Ha vuelto Bourne, quiero decir, la franquicia cinematográfica que lleva el nombre del popular agente nos acaba de ofrecer un nuevo producto: ¿el mismo plato con otra guarnición? No exactamente. Me explico:

En anteriores entregas, Bourne se ha debatido en angustiosas y realistas escapadas siempre en busca de su propia identidad y, al mismo tiempo, asediado por implacables poderes que querían acabar con él. En esta última, Bourne/Matt Damon sabe que es Jason, desvela poco a poco su pasado y descubre aspectos que no le gustan un pelo.

Pero los tiempos han cambiado; ahora se ha convertido en un peligro para el sistema de “seguridad nacional” que abandera el todopoderoso jefe de la CIA, encarnado en este film por Tommy Lee Jones, poca broma.

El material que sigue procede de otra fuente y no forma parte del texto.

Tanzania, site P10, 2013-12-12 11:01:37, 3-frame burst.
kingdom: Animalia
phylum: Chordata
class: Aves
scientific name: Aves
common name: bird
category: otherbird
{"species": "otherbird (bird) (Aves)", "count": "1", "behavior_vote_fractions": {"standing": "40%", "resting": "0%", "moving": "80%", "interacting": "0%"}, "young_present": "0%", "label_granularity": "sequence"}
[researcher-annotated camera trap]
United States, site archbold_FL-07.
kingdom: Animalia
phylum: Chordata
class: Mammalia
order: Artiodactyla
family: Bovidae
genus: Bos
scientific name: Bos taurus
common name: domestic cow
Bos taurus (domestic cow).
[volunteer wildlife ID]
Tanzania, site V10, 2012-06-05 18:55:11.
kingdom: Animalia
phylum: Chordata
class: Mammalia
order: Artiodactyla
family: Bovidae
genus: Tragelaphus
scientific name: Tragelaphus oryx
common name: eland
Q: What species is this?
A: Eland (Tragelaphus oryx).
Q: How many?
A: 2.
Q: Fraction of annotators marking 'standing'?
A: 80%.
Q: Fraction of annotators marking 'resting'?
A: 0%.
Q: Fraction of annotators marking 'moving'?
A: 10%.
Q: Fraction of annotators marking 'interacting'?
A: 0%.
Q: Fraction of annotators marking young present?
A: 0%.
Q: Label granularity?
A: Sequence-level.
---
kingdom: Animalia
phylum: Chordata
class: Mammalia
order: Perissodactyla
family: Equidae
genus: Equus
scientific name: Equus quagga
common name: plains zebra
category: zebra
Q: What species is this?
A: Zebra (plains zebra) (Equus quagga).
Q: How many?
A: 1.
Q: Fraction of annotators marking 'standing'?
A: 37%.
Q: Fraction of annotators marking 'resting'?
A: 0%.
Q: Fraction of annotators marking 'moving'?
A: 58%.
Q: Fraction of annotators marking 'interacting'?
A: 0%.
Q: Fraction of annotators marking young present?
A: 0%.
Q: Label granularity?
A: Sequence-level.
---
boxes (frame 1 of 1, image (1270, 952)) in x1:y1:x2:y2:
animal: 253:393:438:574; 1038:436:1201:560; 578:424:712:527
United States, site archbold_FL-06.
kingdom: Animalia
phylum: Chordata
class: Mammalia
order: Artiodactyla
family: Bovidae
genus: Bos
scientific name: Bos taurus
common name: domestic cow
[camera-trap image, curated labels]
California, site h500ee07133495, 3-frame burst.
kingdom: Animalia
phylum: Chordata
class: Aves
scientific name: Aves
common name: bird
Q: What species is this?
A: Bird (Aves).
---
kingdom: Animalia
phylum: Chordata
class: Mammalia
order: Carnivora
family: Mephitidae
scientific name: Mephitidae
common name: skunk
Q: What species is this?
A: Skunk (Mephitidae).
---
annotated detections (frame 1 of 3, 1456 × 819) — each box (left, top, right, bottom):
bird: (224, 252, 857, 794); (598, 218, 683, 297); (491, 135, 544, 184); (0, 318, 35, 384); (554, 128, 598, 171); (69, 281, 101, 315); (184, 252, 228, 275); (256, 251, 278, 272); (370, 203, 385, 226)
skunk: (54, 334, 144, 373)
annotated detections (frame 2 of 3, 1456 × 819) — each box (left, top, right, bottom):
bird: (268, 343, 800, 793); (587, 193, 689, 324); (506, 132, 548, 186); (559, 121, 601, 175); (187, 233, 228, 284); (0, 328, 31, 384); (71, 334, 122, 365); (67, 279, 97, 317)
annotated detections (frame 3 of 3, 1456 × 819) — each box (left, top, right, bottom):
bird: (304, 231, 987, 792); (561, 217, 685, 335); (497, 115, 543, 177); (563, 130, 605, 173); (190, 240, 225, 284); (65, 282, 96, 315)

Los escenarios realistas más un cierto feísmo en la fotografía, siguen siendo marca de la casa y son muy del gusto del director Paul Greengrass y de su fotógrafo favorito Barry Ackroyd, quien trabajó en etapas anteriores con el maestro Ken Loach y con él aprendió a fotografiar la dureza de las ciudades británicas en los 90 y la magia del grano grueso cuando se rueda en 16 milímetros, luz disponible.

El peligro ahora -parece mostrar Paul Greengrass- es el exceso de conocimiento y también los datos secretos, el posible desequilibrio en el seno de un sistema corrupto que como un Gran Hermano de cámaras ocultas nos vigila en cada rincón del planeta.

En un momento dado, alguien le espeta a Bourne esta frase lapidaria: “Que lo recuerdes todo no significa que lo sepas todo”. Y por eso, en esta película, como en las otras de la saga, siempre hay un motivo para querer saber más y también para tener que huir, sea en el medio del caos ateniense de la plaza Syntagma, o en el frío y metálico Berlín o en el neón multicolor de Las Vegas.

Brillante película, Jason Bourne, por lo que apunta y por lo que muestra; porque siendo cine de consumo y no ocultándolo, lo que ofrece no engaña: un espectáculo trepidante, bien contado, que hace trabajar al espectador y que apunta problemas, argumentos y realidades que, quizás con menos sangre y menos persecuciones, están ahí, a la vuelta de la esquina: en la propia conexión a internet del ordenador en el que estoy escribiendo o del GPS que me sugiere una ruta.